We’re using the same tyre allocation as supplied in Baku and Monaco, and the thing we’ll want to study during practice is high-fuel pace, because this is a circuit where following is quite easy, and overtaking will be possible – but that doesn’t make qualifying irrelevant.

We’ll want to learn about doing a good out-lap, not putting too much energy into the rears, because we don’t want them stressed before the start of the lap as this will create problems towards the end of the push-lap.

4 | Braking

The Circuit Gilles-Villenueve is also famously tough on brakes. There’s a high following allowance, and three DRS zones. The latter are significant because, if the car is in a DRS train, it both loses some airflow, and also arrives in each braking zone a little faster, increasing the energy input into the brakes.

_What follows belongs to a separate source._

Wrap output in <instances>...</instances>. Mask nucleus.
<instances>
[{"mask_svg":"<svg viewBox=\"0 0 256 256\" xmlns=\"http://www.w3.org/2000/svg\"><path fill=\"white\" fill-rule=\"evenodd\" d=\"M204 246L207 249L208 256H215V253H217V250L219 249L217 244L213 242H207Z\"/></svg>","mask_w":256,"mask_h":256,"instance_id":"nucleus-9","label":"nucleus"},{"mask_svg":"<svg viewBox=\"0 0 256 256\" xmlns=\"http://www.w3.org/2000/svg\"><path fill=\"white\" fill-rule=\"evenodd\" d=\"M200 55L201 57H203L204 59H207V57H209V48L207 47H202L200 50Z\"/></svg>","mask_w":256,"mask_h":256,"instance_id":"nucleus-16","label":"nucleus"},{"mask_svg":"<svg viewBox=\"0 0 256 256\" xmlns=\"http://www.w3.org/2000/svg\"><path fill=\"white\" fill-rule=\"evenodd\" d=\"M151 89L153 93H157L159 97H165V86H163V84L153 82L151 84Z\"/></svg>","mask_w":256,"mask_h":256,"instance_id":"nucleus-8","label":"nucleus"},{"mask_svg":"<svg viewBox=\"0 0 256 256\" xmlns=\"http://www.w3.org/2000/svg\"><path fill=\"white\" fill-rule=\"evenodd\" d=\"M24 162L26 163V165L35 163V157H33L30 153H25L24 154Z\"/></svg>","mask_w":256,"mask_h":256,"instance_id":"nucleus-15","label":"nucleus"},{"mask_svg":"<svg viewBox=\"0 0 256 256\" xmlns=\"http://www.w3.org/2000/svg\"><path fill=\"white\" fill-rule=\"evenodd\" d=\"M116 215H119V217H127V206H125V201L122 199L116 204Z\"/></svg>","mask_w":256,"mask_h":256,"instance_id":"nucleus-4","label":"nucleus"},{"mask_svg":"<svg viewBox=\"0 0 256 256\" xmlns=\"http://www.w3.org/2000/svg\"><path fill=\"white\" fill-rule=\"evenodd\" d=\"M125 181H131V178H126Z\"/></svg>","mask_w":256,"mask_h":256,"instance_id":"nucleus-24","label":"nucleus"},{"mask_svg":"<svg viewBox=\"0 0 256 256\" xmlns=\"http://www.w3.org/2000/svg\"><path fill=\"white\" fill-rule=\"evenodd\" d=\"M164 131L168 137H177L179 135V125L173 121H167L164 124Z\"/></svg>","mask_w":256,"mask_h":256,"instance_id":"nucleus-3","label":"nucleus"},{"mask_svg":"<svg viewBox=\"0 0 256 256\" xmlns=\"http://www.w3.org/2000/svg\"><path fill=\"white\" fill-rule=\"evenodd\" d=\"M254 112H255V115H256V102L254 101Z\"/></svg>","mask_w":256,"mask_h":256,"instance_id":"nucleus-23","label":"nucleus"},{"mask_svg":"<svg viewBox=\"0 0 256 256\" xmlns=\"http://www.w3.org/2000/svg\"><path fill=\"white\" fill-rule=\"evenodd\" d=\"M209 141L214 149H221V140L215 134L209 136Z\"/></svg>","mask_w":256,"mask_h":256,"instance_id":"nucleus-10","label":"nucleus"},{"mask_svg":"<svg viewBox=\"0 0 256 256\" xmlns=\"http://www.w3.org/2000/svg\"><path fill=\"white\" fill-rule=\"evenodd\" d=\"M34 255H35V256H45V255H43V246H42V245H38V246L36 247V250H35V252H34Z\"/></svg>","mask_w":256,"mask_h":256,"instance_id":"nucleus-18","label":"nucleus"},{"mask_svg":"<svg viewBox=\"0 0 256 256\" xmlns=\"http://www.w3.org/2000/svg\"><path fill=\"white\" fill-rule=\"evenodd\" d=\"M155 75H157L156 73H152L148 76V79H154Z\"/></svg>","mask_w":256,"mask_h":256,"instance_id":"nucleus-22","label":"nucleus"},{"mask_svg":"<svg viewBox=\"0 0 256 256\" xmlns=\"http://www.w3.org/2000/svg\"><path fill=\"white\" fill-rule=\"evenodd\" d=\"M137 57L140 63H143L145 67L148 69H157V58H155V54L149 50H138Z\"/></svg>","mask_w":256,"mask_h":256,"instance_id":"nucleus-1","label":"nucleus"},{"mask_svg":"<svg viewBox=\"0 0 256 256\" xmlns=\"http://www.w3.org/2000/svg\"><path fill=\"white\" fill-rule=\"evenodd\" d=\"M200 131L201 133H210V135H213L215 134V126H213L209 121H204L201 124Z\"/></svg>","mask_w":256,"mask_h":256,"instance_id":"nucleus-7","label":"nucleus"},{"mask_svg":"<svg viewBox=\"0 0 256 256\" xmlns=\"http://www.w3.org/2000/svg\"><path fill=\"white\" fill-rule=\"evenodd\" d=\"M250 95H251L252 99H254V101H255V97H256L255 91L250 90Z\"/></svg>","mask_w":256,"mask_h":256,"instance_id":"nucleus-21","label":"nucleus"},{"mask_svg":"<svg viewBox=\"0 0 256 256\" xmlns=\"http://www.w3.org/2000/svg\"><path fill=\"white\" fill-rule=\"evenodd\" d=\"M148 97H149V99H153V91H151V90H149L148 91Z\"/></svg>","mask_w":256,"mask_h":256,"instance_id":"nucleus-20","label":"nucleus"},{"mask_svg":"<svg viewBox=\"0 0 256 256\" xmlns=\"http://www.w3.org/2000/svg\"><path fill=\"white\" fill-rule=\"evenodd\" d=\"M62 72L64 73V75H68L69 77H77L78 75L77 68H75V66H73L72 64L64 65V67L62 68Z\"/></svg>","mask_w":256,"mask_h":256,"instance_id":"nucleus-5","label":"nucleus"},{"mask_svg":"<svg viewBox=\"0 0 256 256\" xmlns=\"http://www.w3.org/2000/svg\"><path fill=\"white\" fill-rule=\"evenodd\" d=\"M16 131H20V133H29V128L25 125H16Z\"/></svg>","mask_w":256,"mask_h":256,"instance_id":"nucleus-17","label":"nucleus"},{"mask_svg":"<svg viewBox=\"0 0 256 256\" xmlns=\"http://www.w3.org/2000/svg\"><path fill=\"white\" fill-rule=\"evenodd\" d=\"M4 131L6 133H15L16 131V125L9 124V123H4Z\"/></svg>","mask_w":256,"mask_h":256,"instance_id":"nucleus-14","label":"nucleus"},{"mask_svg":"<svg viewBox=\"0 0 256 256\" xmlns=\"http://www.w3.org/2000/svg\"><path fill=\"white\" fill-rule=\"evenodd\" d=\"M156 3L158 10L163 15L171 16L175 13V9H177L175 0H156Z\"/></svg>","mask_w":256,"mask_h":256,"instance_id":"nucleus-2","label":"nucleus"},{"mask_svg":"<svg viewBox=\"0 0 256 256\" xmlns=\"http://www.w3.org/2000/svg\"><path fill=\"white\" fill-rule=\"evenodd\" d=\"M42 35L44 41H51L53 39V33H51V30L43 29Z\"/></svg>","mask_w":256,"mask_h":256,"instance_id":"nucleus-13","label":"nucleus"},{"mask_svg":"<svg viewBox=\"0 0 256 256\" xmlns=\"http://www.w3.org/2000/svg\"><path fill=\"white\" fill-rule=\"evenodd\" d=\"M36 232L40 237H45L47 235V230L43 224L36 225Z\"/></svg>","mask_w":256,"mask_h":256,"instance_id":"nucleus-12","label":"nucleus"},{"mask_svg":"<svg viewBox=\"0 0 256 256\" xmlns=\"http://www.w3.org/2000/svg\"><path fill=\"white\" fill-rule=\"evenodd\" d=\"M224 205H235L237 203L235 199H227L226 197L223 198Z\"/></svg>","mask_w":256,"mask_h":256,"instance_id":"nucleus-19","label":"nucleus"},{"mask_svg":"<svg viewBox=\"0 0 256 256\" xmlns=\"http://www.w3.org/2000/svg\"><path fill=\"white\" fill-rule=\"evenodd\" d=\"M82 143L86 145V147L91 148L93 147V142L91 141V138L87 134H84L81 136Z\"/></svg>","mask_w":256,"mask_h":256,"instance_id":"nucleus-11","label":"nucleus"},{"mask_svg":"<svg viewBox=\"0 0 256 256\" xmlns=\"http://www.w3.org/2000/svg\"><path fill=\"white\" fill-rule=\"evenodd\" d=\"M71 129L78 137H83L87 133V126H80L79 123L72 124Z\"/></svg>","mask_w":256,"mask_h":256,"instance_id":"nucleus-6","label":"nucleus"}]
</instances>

We need to have some margin on the brakes to ensure they are properly cooled, even under the most difficult conditions. Figuring out how much margin we need is always a significant item on the practice programme at this circuit.

5 | Kerbs

The kerbs here are interesting too. You have to ride the kerbs through the chicanes – because cutting the corners gains lap-time, and going around loses too much time, and doesn’t set-up the next straight. It’s a tricky thing to judge how much kerb you need to take – but laps will help the drivers get familiar with that.

The game, of course, is to run as stiff as you can – but too stiff and the car can react badly to the kerbs, jump off and have poor throttle pick-up coming out of the corner and be slow down the next straight. Practice will help the drivers figure out how they can cope with it.

Briefing complete. Time for Lando and Daniel to head out onto the track so that we can collect some data and put our hard work to the test.